Jobs:
- 1) Modify the interactive storytelling claims between "4. The system" and "a Neural Network.", inclusive, so that "sound recorder" appears in place of "microphone".
- 2) Continue the patent claims on the interactive storytelling system, starting after their last sentence.

Text to read:
━━━━━━━━

1. A system for providing interactive storytelling, comprising:
an output device configured to output storytelling content to a user, wherein the storytelling content includes one or more of audio data or visual data,
a playback controller configured to provide the storytelling content to the output device,
one or more sensors configured to generate measurement data by capturing an action of the user,
an abstraction device configured to generate extracted characteristics by analyzing the measurement data, and
an action recognition device configured to determine a recognized action by analyzing a time behavior of the measurement data and/or the extracted characteristics,
wherein the playback controller is additionally configured to interrupt provision of the storytelling content, to trigger the abstraction device and/or the action recognition device to determine a recognized action, and to continue provision of the storytelling content based on the recognized action.
2. The system according to claim 1, additionally comprising a comparator configured to determine a comparison result by comparing the recognized action with a predetermined action, wherein the comparison result is input to the playback controller.
3. The system according to claim 1, additionally comprising a cache memory configured to store the measurement data and/or the extracted characteristics, wherein the action recognition device uses the measurement data and/or extracted characteristics stored in the cache memory when analyzing the respective time behavior.
4. The system according to claim 1, wherein the one or more sensors comprise one or more of a camera, a microphone, a gravity sensor, an acceleration sensor, a pressure sensor, a light intensity sensor, or a magnetic field sensor.
5. The system according to claim 1, wherein the one or more sensors comprise a microphone, the measurement data comprise audio recordings, and the extracted characteristics comprise one or more of a melody, a noise, a sound, or a tone.
6. The system according to claim 1, wherein the one or more sensors comprise a camera, the measurement data comprise pictures, and the extracted characteristics comprise a model of the user or a model of a part of the user.
7. The system according to claim 1, wherein the abstraction device and/or the action recognition device comprise a Neural Network.
8. The system according to claim 7, wherein the Neural Network is trained using a training optimizer, wherein the training optimizer is based on a fitness criterion optimized by gradient descent on an objective function.

━━━━━━━━

Material provided:
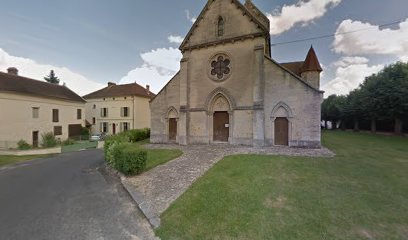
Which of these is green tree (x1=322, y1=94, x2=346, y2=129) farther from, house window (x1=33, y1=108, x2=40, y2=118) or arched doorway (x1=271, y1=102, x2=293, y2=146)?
house window (x1=33, y1=108, x2=40, y2=118)

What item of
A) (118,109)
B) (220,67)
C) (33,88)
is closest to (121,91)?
(118,109)

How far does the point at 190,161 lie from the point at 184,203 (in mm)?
5087

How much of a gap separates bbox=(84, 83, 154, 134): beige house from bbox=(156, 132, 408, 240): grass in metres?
28.9

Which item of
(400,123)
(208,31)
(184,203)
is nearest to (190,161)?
(184,203)

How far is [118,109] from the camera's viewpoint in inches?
1366

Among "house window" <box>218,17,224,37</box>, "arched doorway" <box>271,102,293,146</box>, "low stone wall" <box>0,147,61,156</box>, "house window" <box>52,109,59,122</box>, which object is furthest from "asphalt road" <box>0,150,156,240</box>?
"house window" <box>52,109,59,122</box>

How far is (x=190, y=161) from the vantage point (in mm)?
10742

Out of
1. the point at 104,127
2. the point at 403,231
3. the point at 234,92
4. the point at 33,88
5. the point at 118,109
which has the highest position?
the point at 33,88

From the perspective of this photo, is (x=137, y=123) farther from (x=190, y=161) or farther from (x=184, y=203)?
(x=184, y=203)

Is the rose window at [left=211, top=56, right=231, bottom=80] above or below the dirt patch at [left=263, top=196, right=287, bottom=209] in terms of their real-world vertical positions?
above

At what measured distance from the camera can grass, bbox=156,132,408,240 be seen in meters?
4.26

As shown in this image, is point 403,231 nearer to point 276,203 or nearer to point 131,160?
point 276,203

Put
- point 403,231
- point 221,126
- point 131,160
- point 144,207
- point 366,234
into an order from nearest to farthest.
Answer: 1. point 366,234
2. point 403,231
3. point 144,207
4. point 131,160
5. point 221,126

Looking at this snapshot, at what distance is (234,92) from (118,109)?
83.4 feet
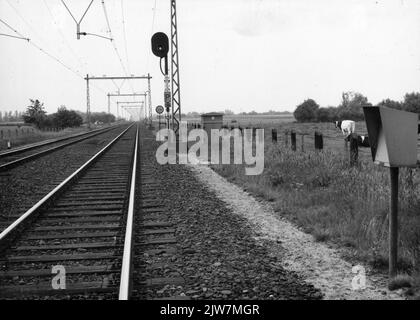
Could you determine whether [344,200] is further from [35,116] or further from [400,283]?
[35,116]

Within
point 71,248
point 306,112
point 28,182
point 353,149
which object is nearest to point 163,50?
point 28,182

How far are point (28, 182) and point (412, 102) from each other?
55239mm

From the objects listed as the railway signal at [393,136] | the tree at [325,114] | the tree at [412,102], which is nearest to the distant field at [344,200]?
the railway signal at [393,136]

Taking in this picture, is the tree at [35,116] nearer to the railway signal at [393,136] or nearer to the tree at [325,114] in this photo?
the tree at [325,114]

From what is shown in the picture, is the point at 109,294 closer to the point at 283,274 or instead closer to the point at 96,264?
the point at 96,264

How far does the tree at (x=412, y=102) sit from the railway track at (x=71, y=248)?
51206mm

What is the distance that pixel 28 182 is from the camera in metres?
11.6

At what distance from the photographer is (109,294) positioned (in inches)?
167

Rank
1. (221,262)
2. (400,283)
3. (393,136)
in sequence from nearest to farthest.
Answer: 1. (393,136)
2. (400,283)
3. (221,262)

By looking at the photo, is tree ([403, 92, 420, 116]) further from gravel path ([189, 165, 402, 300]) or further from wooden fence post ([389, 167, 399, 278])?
wooden fence post ([389, 167, 399, 278])

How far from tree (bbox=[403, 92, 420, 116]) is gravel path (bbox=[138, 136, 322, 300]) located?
5072 centimetres

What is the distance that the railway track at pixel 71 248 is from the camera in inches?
173

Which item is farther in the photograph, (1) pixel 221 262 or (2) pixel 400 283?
(1) pixel 221 262

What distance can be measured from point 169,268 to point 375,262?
7.51 feet
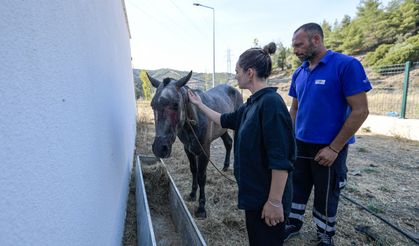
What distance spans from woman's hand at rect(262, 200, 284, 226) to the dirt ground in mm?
1547

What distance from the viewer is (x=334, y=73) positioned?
236 cm

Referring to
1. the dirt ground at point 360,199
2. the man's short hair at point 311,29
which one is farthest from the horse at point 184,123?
the man's short hair at point 311,29

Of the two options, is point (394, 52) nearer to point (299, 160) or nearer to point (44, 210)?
point (299, 160)

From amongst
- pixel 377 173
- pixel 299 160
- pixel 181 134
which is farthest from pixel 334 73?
pixel 377 173

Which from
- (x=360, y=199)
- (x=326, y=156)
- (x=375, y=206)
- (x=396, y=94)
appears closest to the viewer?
(x=326, y=156)

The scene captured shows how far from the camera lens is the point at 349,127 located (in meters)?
A: 2.26

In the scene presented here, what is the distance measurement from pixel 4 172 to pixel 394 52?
32704 mm

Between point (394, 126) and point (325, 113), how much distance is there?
8.15 m

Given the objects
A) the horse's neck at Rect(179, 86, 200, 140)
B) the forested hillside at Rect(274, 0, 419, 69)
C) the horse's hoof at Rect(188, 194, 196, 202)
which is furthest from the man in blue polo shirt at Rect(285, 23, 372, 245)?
the forested hillside at Rect(274, 0, 419, 69)

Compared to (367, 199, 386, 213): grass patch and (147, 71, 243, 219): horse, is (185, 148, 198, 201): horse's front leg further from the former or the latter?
(367, 199, 386, 213): grass patch

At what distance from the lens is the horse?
8.54 feet

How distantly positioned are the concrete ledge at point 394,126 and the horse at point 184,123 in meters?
6.83

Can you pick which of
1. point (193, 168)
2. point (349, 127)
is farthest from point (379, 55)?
point (349, 127)

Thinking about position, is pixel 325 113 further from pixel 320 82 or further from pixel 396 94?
pixel 396 94
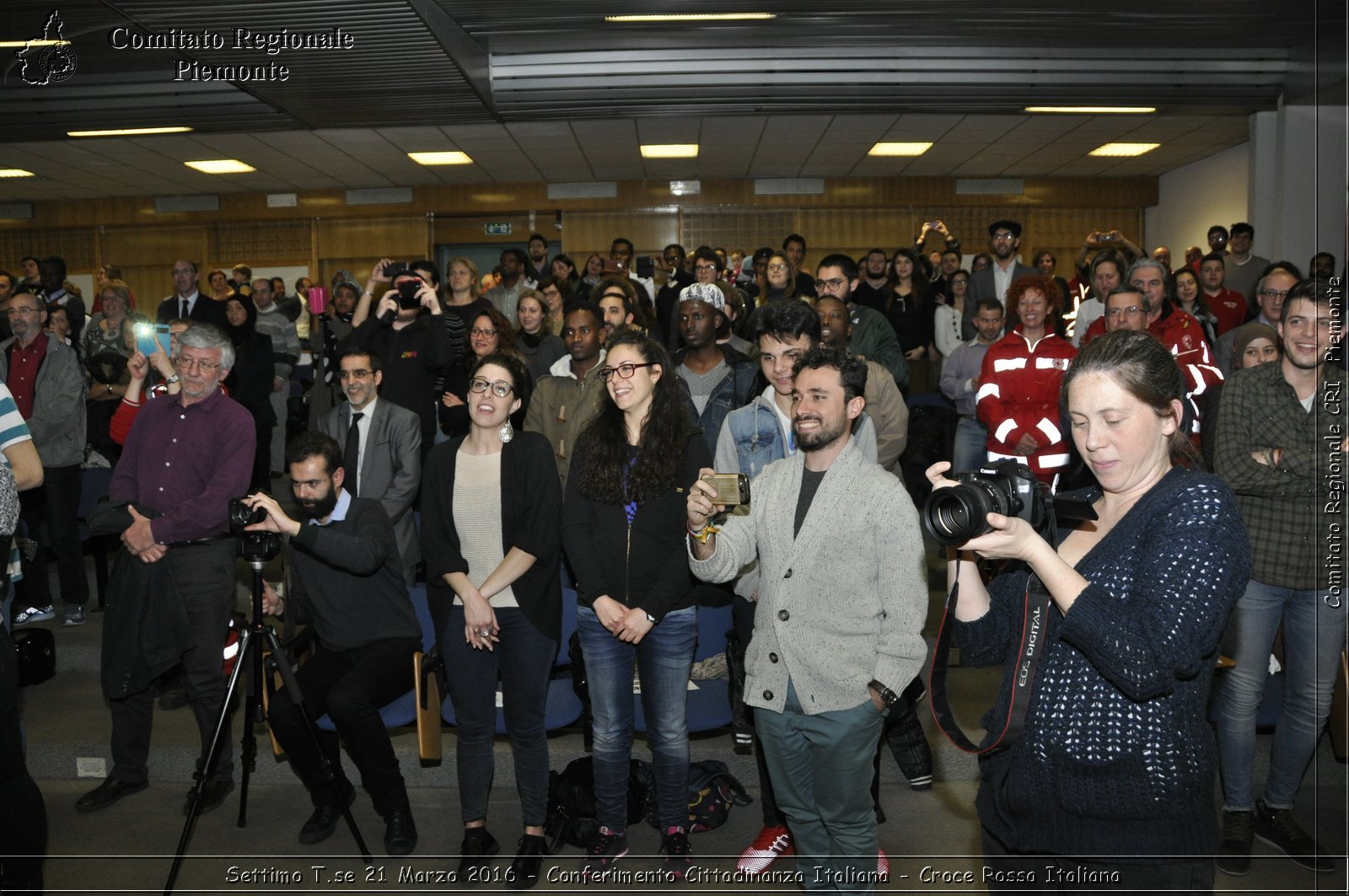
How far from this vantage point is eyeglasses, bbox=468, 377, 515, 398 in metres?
3.25

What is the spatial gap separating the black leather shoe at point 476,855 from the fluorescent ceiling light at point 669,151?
9.34 metres

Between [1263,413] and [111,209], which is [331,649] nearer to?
[1263,413]

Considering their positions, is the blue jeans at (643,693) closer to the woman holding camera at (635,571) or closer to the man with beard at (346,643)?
the woman holding camera at (635,571)

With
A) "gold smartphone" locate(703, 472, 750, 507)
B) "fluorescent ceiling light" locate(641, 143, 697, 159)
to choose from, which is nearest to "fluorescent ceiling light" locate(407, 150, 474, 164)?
"fluorescent ceiling light" locate(641, 143, 697, 159)

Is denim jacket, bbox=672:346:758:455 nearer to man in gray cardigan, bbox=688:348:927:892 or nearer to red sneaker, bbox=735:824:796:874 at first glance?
man in gray cardigan, bbox=688:348:927:892

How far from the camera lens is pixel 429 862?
331 cm

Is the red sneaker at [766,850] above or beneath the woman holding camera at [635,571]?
beneath

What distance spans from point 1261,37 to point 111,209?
47.2 ft

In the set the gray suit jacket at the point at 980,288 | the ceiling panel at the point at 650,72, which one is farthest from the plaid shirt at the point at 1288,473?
the ceiling panel at the point at 650,72

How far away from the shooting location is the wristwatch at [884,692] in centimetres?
251

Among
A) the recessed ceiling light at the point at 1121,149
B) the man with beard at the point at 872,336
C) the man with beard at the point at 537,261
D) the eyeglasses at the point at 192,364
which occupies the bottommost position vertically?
the eyeglasses at the point at 192,364

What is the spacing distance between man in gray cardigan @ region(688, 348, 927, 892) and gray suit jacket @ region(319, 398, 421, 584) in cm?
211

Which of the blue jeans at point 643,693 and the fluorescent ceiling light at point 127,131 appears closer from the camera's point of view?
the blue jeans at point 643,693

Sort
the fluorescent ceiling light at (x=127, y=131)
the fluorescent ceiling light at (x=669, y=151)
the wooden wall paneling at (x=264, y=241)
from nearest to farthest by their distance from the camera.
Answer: the fluorescent ceiling light at (x=127, y=131)
the fluorescent ceiling light at (x=669, y=151)
the wooden wall paneling at (x=264, y=241)
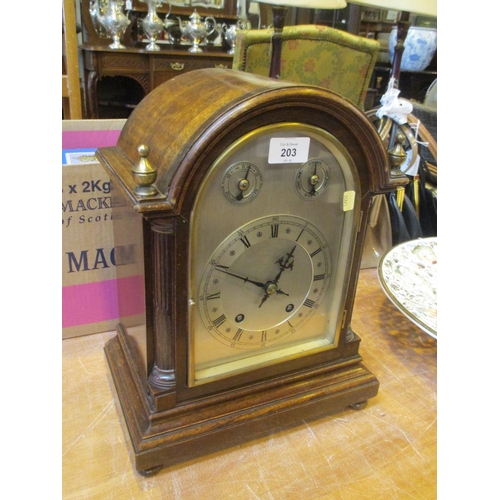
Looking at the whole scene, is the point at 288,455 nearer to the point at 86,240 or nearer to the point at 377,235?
the point at 86,240

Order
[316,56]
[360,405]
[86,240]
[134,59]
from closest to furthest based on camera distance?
[360,405], [86,240], [316,56], [134,59]

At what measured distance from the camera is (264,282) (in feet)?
2.09

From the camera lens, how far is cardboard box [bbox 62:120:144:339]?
0.82 meters

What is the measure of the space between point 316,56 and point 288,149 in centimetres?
109

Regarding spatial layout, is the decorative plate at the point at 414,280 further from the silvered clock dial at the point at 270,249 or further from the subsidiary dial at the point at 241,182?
the subsidiary dial at the point at 241,182

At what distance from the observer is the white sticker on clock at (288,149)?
0.55m

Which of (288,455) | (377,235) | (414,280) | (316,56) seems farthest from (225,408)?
(316,56)

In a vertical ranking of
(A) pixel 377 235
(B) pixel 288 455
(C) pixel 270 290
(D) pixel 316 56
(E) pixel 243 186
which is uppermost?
(D) pixel 316 56

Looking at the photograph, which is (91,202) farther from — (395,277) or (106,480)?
(395,277)

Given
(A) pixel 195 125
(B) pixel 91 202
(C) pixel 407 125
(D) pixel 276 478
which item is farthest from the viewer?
(C) pixel 407 125

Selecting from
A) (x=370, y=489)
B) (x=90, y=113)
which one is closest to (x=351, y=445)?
(x=370, y=489)

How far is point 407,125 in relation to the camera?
3.77ft

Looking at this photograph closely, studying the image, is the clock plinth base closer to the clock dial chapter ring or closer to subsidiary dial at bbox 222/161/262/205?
the clock dial chapter ring

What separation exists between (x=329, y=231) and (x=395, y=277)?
0.33m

━━━━━━━━

Solved tasks:
- 1)
4. The system according to claim 1, wherein the one or more sensors comprise one or more of a camera, a sound recorder, a gravity sensor, an acceleration sensor, a pressure sensor, a light intensity sensor, or a magnetic field sensor.
5. The system according to claim 1, wherein the one or more sensors comprise a sound recorder, the measurement data comprise audio recordings, and the extracted characteristics comprise one or more of a melody, a noise, a sound, or a tone.
6. The system according to claim 1, wherein the one or more sensors comprise a camera, the measurement data comprise pictures, and the extracted characteristics comprise a model of the user or a model of a part of the user.
7. The system according to claim 1, wherein the abstraction device and/or the action recognition device comprise a Neural Network.

- 2)
9. The system according to claim 1, wherein a data optimizer is connected between the abstraction device and the action recognition device, wherein the data optimizer is based on energy minimization using a Gauss-Newton algorithm, and wherein the data optimizer improves data output by the abstraction device.
10. The system according to claim 1, additionally comprising a memory storing data supporting the playback controller at providing the storytelling content, wherein the playback controller is configured to load data stored in the memory, and wherein the playback controller is additionally configured to output loaded data to the output device as the storytelling content or to adapt loaded data to the recognized action.
11. The system according to claim 1, wherein the output device comprises one or more of a display, a sound generator, a vibration generator, or an optical indicator.
12. The system according to claim 1, wherein the system is optimized for being executed on a mobile device.
13. A method for providing interactive storytelling, comprising:
providing, by a playback controller, storytelling content to an output device, wherein the storytelling content includes one or more of audio data or visual data,
outputting, by the output device, the storytelling content to a user,
interrupting provision of the storytelling content,
capturing, by one or more sensors, an action of the user, thereby generating measurement data,
analyzing the measurement data by an abstraction device, thereby generating extracted characteristics,
analyzing, by an action recognition device, a time behavior of the measurement data and/or the extracted characteristics, thereby determining a recognized action, and
continuing provision of the storytelling content based on the recognized action.
14. A computer program product comprising executable instructions which, when executed by a hardware processor, cause the hardware processor to execute the method according to claim 13.
15. A non-transitory computer-readable storage medium comprising executable instructions which, when executed by a hardware processor, cause the hardware processor to execute the method according to claim 13, wherein the executable instructions are optimized for being executed on a mobile device.
16. The system according to claim 3, wherein the cache memory is configured to store the measurement data and/or the extracted characteristics for a predetermined time.
17. The system according to claim 7, wherein the Neural Network is a Convolutional Neural Network (CNN), a Long Short Term Memory (LTSM), and/or a Transformer Network.
18. The system according to claim 8, wherein the training optimizer is based on an Adam optimizer.
19. The system according to claim 12, wherein the system is optimized for being executed on a smartphone or a tablet.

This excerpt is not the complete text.